| Extracto proporcionado |
---
Hay sitios para comer. Miento. Claro. Cerrados. Y gasolineras. Cerradas. Aquí cualquier particular puede poner una estación de servicio, y abrirla cuando le dé la gana, o no abrirla. Es lo que sucede con dos que están en dos pueblos que casi carecen de nombre y casas: no hay nadie en la tienda y no dispensa automáticamente el surtidor con tarjeta de crédito. John se fue a pescar truchas bajo el hielo de un largo helado, y Travis está por el monte intentando cazar un alce.
Alces. Vemos dos, saliendo de Fairbanks, comiendo cortezas de árboles, pero ni nos detenemos. De caribús descubrimos un par de grupos que buscan refugio en el bosque boreal de árboles raquíticos en cuanto nos ven. Estos animales parecidos a los ciervos, algo más corpulentos, deben de tener miedo a los humanos porque los cazan los thabascan para hacerse trajes con ellos. La fauna de Alaska, dispersa como sus habitantes humanos y sus poblaciones, es esquiva
En 582 kilómetros no encontramos más que esos dos pueblos, vacíos, en donde nadie sale de sus casas ni cuando llamamos a la oficina de la estación de servicio que luce el letrero de Open. ¿Comida? Un letrero, en un paraje nevado y montañoso, indica un sendero misterioso que se adentra en el bosque con el literal Food thai. Seguramente si localizamos la cabaña del cocinero thai Kamon Malai, que se perdió en tierras de Alaska, nos diga que no tiene condimentos para hacernos esas sopa picante de pollo y coco que tanto nos gusta. Cien millas más allá. Cerca de un lago de nombre ruso, el  Nikita, sobre uno de esos buzones de casas fantasmas que no se ven, leo Russian Food. No nos arriesgamos a ir a la búsqueda de ese cocinero, imagino que primario, y ser nuestro propio plato.
---
| Tarea planteada 1 |
Indica si cada afirmación concuerda con el texto sobre el viaje por Alaska, respondiendo sí o no y citando literalmente las palabras del texto que lo deciden: (a) en los dos pueblos con gasolinera, el surtidor despacha de forma automática con tarjeta de crédito; (b) los caribús se refugian en el bosque boreal al ver a los viajeros; (c) el letrero de Russian Food está cerca de un lago con nombre ruso.
| Tarea planteada 2 |
Prolonga el texto sobre el viaje por Alaska a partir de su última oración, manteniendo la primera persona del plural y el tono del relato.
---
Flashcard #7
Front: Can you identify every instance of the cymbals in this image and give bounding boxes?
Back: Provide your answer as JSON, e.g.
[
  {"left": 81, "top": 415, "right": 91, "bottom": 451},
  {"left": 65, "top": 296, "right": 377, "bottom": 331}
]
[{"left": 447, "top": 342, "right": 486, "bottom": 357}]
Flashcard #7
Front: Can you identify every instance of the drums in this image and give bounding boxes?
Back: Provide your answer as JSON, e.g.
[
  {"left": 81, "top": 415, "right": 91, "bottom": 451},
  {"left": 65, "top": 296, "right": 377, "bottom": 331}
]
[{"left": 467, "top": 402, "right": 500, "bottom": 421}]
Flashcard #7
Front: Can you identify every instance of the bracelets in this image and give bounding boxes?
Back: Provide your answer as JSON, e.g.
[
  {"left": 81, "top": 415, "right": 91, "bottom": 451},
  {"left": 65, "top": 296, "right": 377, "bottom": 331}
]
---
| Resultado esperado 1 |
(a) No: "no dispensa automáticamente el surtidor con tarjeta de crédito".
(b) Sí: "buscan refugio en el bosque boreal de árboles raquíticos en cuanto nos ven".
(c) Sí: "Cerca de un lago de nombre ruso".

| Resultado esperado 2 |
Desistimos de encontrar vida humana civilizada. Y de comer. Suerte que hay botes de Pringles en el maletero del coche y zumos de tomate Campbell bien fríos a temperatura ambiente. No hay pueblos, no hay más casas que las de esos pioneros perdidos en la espesura de la foresta, y ante nosotros, el verde oscuro del bosque boreal que se extiende hasta el infinito.
La gasolinera en donde finalmente repostamos vende Biblias al por mayor, patatas fritas y letreros que alertan de la presencia de osos. Pertenece a una franquicia de gasolineras que se llama Tesoro. Un autobús vetusto, cargado de escolares, reposta mientras nosotros lo hacemos. Comemos más Pringles, aprovechando la parada. Limpio el parabrisas del manchón amarillo de un insecto que se suicidó contra él.
La carretera a Valdez, algo mejor que las de la India, con baches a discreción, corre paralela a un río de hielo. ¿Cómo descubrir un río o un lago helado que, además, ha sido sepultado por la nieve y evitar el riesgo de desaparecer en él? Sencillo. Donde no crezca un simple matojo o arbusto es que debajo hay agua. No falla.
El camino hacia Valdez es espectacular y está señalada como carretera escénica. Cruzamos una larga vaguada nevada por cuyo fondo se intuye un río entre montes blancos desde su base a la cima. Las coníferas que tienen tierra bajo sus raíces y menos agua se hacen mayores.  
Aparece, por sorpresa en el paisaje, una gruesa y fea tubería gris que mancilla el paisaje. Por esos intestinos circula el crudo que se extrae de Valdez para meterlo en el interior de los petroleros y estos lo lleven hasta las plantas de refinado de California. Los ecologistas perdieron la batalla para evitar esa fea tubería que tiene riesgo de vestido. Todavía tienen presente el desastre del Exxon-Valdés. Nos cruzamos con seis camiones con cisternas plateadas que transportan crudo.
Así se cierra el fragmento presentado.